# engranajes



## erc55 (Abr 29, 2011)

hola estoy en un proyecto de robot sumo y tengo un grave problema en la mecánica (ya que no hice ningun curso de mecanica hasta ahora) y por eso es la parte que mas me demora ... mi idea era la aceleracion de mi robot, y esto consiste en estar levantas las ruedas un poco y despues de unos 100milisegundos se bajen para que no le cuesta arrancar, estoy asiendo eso pero tambien cuento con una ventaja ya que la mayoria de estos robots que ya lo construyeron el año pasado le pusieron un motor con 2 ruedas atras y un motor paso a paso en la parte delantera para el giro, pero estos son muy lentos para doblar y por eso la idea era de hacerlo rapido primero y cuando este por chocar que se activen otros 2 motores de fuerza y los de velocidad se desactiven para pecharlos desde el costado... hasta ahora me hice uno con 2 motores con tornillo sin fin y una rueda loca en la parte de atras, pero es muy lento y es así la caja de engranajes 
	

	
	
		
		

		
			





 y no se si tendra resultado esta  
	

	
	
		
		

		
		
	


	




 esto para mi es muy complicado ya que todavia estoy estudiando en colegio y estoy solo haciendolo (con ustedes ) y solo me hice cursos de ingles y nada mas  y mis enemigos son mis propios profes  y otros estudiantes de la universidad y yo me las rebusco por todas partes así que si pueden aportar con lo que pueden les agradeceria mucho 
saludos


----------



## DJ DRACO (Abr 29, 2011)

antes de gastar plata en vano, te aconsejaría que veas lo siguiente:

1) lo que más te conviene es usar 4 motores (1 por rueda) y utilizar una configuración de activación independiente para los giros...asi tendrás vleocidad y fuerza siempre.

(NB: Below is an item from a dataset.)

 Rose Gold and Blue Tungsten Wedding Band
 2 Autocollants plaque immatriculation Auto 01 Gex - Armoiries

2) la mecánica te conviene estudiarla mejor...ese esquema de rueda chica, luego grande y luego chica...no sirve de nada (primero reducis velocidad y aumentas fuerza y luego lo contrario) solo perdés energía en la fricción de los engranes...

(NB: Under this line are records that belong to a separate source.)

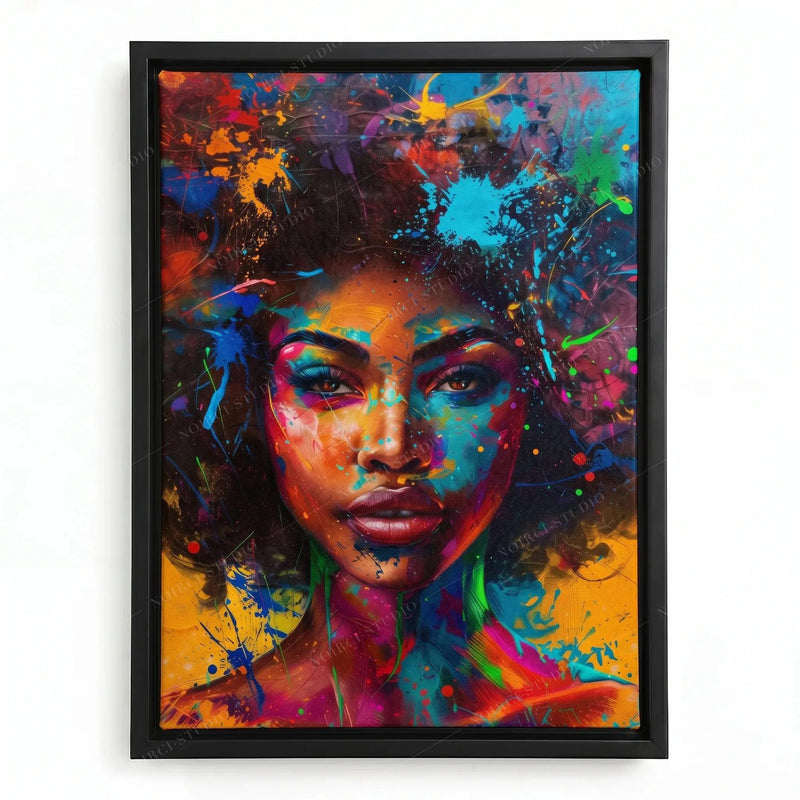 Afrofuturist art in a black floating frame, Black woman portrait with a paint-splash afro in turquoise, magenta and orange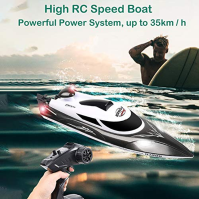 HONGXUNJIE Control RC Boat, rychlý dálkově ovládaný člun pro bazény a jezera, vysoká rychlost 25/35 km/h/indikátor vzdálenosti/a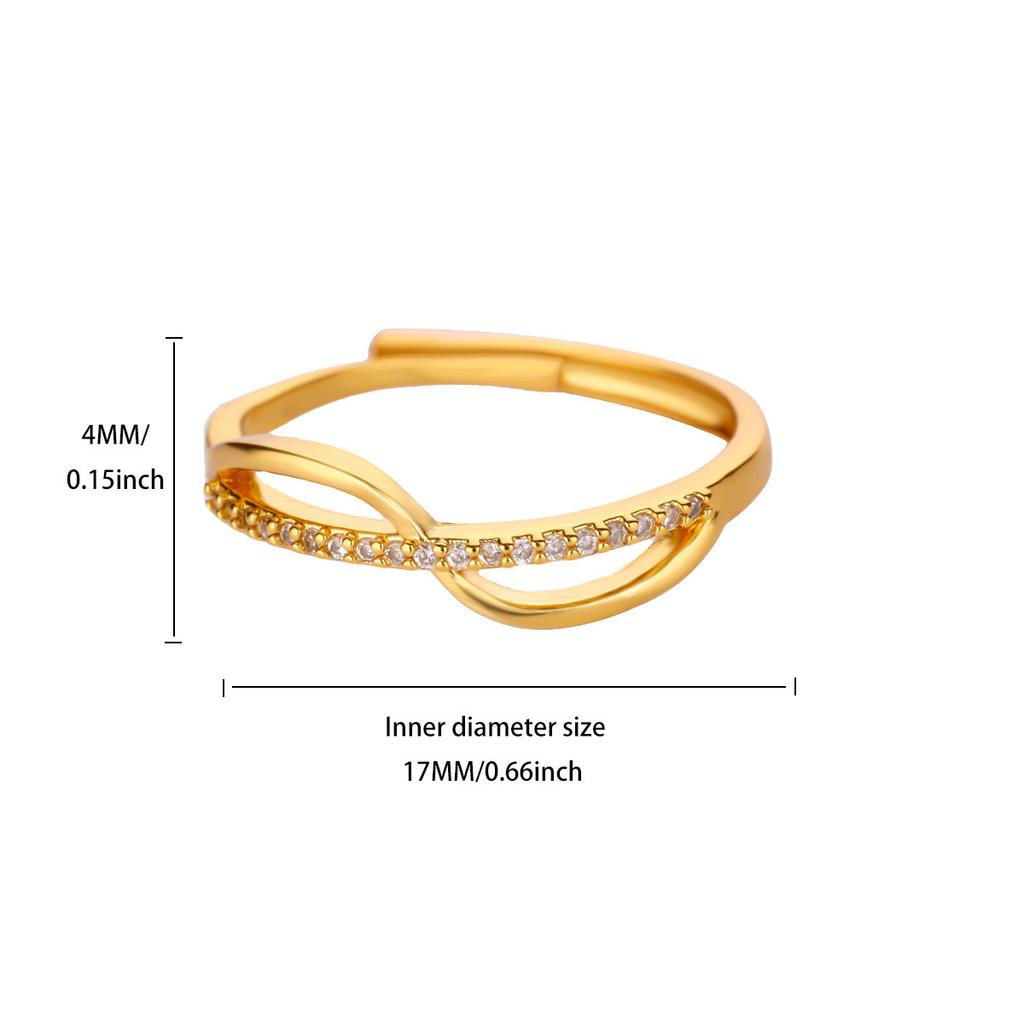 New Full Diamond Geometric Heart Ring Women's Niche Design Sense Exquisite Open Ring Temperament Versatile Personality Index Finger Ring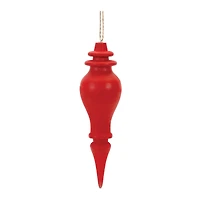 6" Red Wood Finial Drop Ornament Set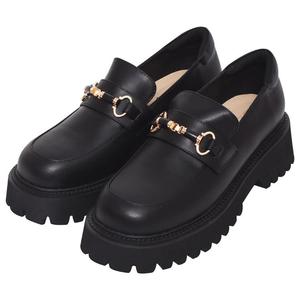 Ann'S 5cm Black Synthetic Slip-On Thick Soled Slim-Fit Lightweight Platform Chunky Ladies Loafers Shoes for Women - Product Image 1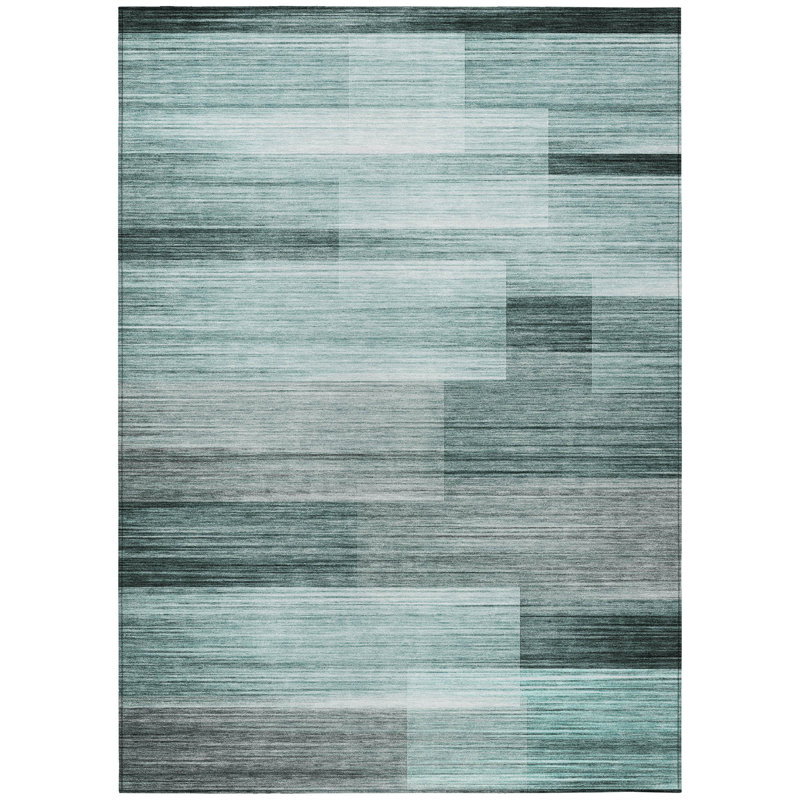 Tapis extérieur lavable rayé bleu sarcelle et ivoire 10 pi x 14 pi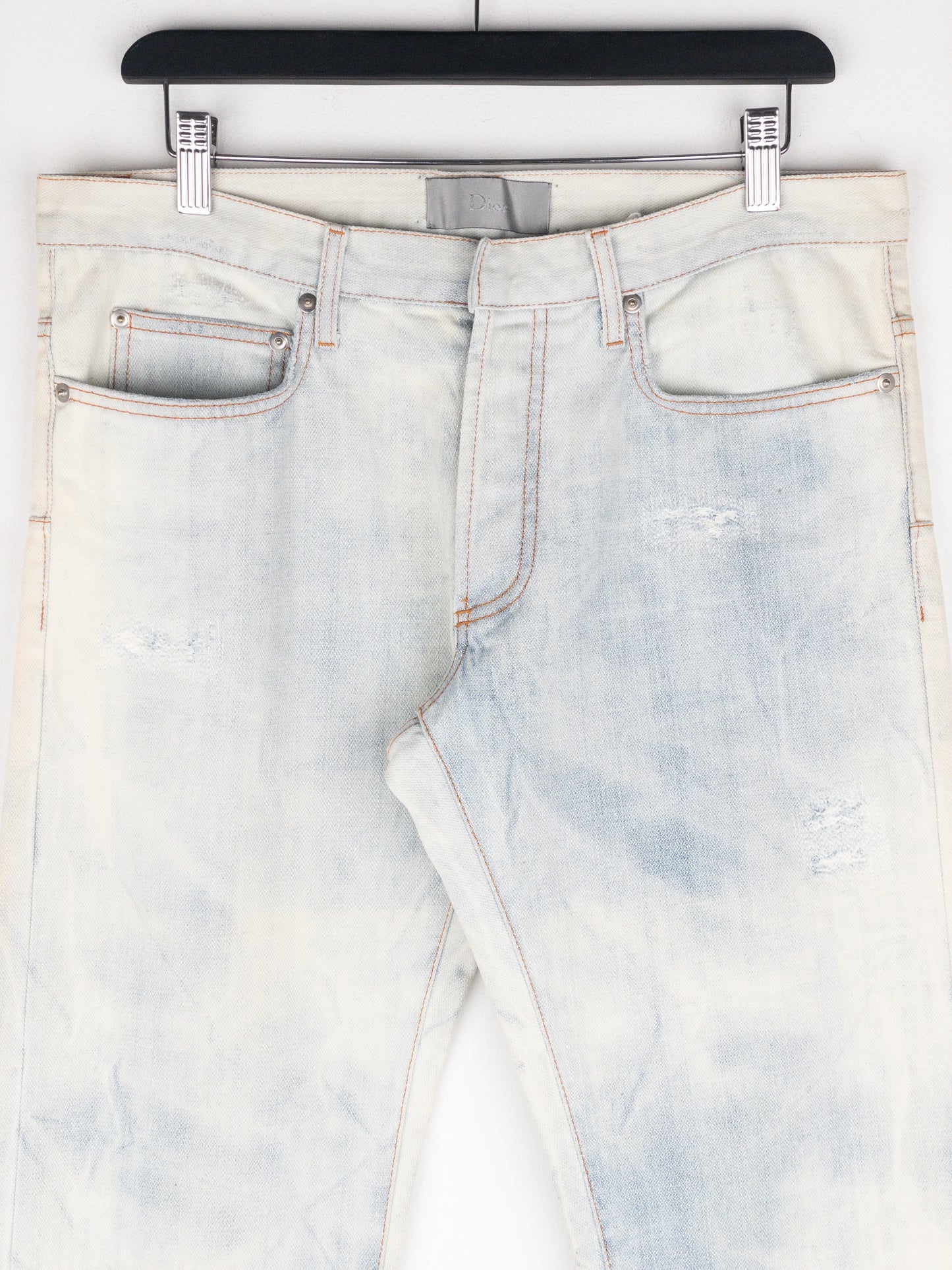 Dior Homme by Hedi Slimane SS07 Ice Blue Bleach Distressed Denim Jeans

si no entendes el punto 1 te subo una imagen


----------



## erc55 (Abr 29, 2011)

mmm no voy a gastar plata en vano por que me fui a un taller y me regalaron como 14 videocaseteras =) y algunas son iguales así que engranajes y motores tengo... la del punto 1 no entendí bien eso, para el control del giro voy a usar puente H con T mosfet


----------